**Set exercise**
Every entry below must be repeated exactly; skip the pictures.

**Provided information**
○ ○ ○
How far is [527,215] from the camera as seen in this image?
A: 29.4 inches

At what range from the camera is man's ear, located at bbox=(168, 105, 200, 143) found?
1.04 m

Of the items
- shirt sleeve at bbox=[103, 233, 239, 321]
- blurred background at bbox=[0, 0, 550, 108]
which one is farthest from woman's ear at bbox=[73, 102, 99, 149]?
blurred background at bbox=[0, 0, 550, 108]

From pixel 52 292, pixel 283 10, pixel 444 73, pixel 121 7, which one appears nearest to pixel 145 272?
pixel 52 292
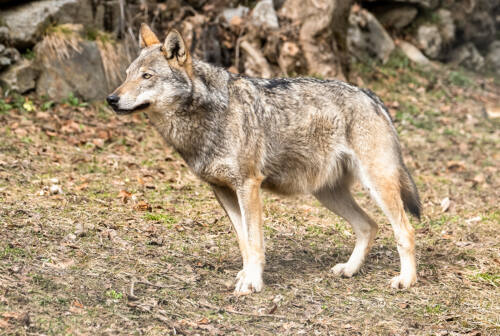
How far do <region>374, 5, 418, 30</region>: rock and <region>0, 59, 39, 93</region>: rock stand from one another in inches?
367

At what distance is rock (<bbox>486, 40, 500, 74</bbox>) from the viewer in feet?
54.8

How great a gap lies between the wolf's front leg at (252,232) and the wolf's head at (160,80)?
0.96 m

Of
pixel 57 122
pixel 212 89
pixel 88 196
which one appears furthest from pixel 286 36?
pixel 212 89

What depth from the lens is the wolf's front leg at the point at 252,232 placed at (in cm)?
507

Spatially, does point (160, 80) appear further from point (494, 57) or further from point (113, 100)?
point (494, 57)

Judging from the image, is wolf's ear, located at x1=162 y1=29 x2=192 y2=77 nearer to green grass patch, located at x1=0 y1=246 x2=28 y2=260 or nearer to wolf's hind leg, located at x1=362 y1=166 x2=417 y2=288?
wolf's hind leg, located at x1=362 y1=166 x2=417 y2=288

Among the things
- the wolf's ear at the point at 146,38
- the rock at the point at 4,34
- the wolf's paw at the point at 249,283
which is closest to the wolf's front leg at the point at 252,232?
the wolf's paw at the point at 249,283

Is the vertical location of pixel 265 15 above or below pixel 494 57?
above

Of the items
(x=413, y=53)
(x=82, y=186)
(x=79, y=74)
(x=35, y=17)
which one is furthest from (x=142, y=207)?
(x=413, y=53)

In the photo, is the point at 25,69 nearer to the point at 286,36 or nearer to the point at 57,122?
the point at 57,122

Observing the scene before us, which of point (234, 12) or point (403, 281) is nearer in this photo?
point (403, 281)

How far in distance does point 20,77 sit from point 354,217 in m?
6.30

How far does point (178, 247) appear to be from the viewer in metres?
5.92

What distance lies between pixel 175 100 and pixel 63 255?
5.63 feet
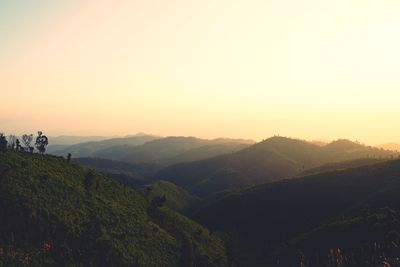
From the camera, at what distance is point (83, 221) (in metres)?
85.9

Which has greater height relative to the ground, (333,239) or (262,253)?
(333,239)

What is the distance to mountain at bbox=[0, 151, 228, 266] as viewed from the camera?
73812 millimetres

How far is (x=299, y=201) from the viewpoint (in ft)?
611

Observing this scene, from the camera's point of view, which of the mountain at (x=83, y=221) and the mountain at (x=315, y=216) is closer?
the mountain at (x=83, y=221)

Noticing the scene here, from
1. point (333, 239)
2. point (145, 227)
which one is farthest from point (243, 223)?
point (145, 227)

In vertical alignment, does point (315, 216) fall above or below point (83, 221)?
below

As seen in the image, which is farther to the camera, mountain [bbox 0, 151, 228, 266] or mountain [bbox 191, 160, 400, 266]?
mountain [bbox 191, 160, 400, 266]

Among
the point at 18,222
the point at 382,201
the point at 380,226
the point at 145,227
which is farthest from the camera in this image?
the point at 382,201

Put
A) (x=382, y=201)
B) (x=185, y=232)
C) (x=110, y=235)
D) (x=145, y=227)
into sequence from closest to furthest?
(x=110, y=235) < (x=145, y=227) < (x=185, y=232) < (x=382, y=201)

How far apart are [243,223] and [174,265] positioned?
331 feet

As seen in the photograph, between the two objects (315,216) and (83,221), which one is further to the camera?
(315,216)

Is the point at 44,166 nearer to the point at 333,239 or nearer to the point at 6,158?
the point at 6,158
○ ○ ○
**The result**
How far is [527,215] from the camera as seen in this image?
A: 29.4 inches

At what range from the camera is man's ear, located at bbox=(168, 105, 200, 143) found?
1.04 m

Of the items
- shirt sleeve at bbox=[103, 233, 239, 321]
- blurred background at bbox=[0, 0, 550, 108]
which one is farthest from woman's ear at bbox=[73, 102, 99, 149]?
blurred background at bbox=[0, 0, 550, 108]

From pixel 52 292, pixel 283 10, pixel 444 73, pixel 121 7, which one appears nearest to pixel 145 272?
pixel 52 292
How far do <region>374, 5, 418, 30</region>: rock and <region>0, 59, 39, 93</region>: rock stand from one another in inches?
367

At what distance is rock (<bbox>486, 40, 500, 74</bbox>) from the viewer in feet?
54.8

How great a gap lies between the wolf's front leg at (252,232) and the wolf's head at (160,80)?
0.96 m

Of
pixel 57 122
pixel 212 89
pixel 88 196
which one appears furthest from pixel 286 36?
pixel 212 89

What depth from the lens is the wolf's front leg at the point at 252,232 placed at (in cm)?
507

Spatially, does point (160, 80) appear further from point (494, 57) or further from point (113, 100)?
point (494, 57)

Judging from the image, is wolf's ear, located at x1=162 y1=29 x2=192 y2=77 nearer to green grass patch, located at x1=0 y1=246 x2=28 y2=260 or nearer to wolf's hind leg, located at x1=362 y1=166 x2=417 y2=288?
wolf's hind leg, located at x1=362 y1=166 x2=417 y2=288

Among the things
- the wolf's ear at the point at 146,38
- the rock at the point at 4,34
- the wolf's paw at the point at 249,283
which is closest to the wolf's front leg at the point at 252,232?
the wolf's paw at the point at 249,283

Is the vertical location of pixel 265 15 above or below pixel 494 57?
above

Of the items
(x=413, y=53)
(x=82, y=186)
(x=79, y=74)
(x=35, y=17)
which one is furthest from (x=142, y=207)?
(x=413, y=53)

In the photo, is the point at 25,69 nearer to the point at 286,36 or nearer to the point at 57,122?
the point at 57,122

Observing the scene before us, which of point (234, 12) or point (403, 281) is nearer in this photo?
point (403, 281)

How far in distance does point 20,77 sit from point 354,217 in m?
6.30

How far does point (178, 247) appear to be from the viewer in metres?
5.92

What distance lies between pixel 175 100 and pixel 63 255?
5.63 feet
From the camera, at what distance is point (83, 221) (in metres)?
85.9

Which has greater height relative to the ground, (333,239) or (262,253)?
(333,239)

What is the distance to mountain at bbox=[0, 151, 228, 266] as viewed from the camera?
73812 millimetres

How far is (x=299, y=201) from the viewpoint (in ft)?
611

Observing this scene, from the camera's point of view, which of the mountain at (x=83, y=221) and the mountain at (x=315, y=216) is closer?
the mountain at (x=83, y=221)

Noticing the scene here, from
1. point (333, 239)
2. point (145, 227)
which one is farthest from point (243, 223)?
point (145, 227)

In vertical alignment, does point (315, 216) fall above or below point (83, 221)?
below

As seen in the image, which is farther to the camera, mountain [bbox 0, 151, 228, 266] or mountain [bbox 191, 160, 400, 266]?
mountain [bbox 191, 160, 400, 266]

Among
the point at 18,222
the point at 382,201
the point at 380,226
the point at 145,227
which is farthest from the camera in this image?
the point at 382,201

Put
A) (x=382, y=201)
B) (x=185, y=232)
C) (x=110, y=235)
D) (x=145, y=227)
into sequence from closest to furthest?
(x=110, y=235) < (x=145, y=227) < (x=185, y=232) < (x=382, y=201)

How far apart are [243,223] and [174,265] positioned?
331 feet

As seen in the photograph, between the two objects (315,216) and (83,221), which one is further to the camera?
(315,216)

Is the point at 44,166 nearer to the point at 333,239 or nearer to the point at 6,158?
the point at 6,158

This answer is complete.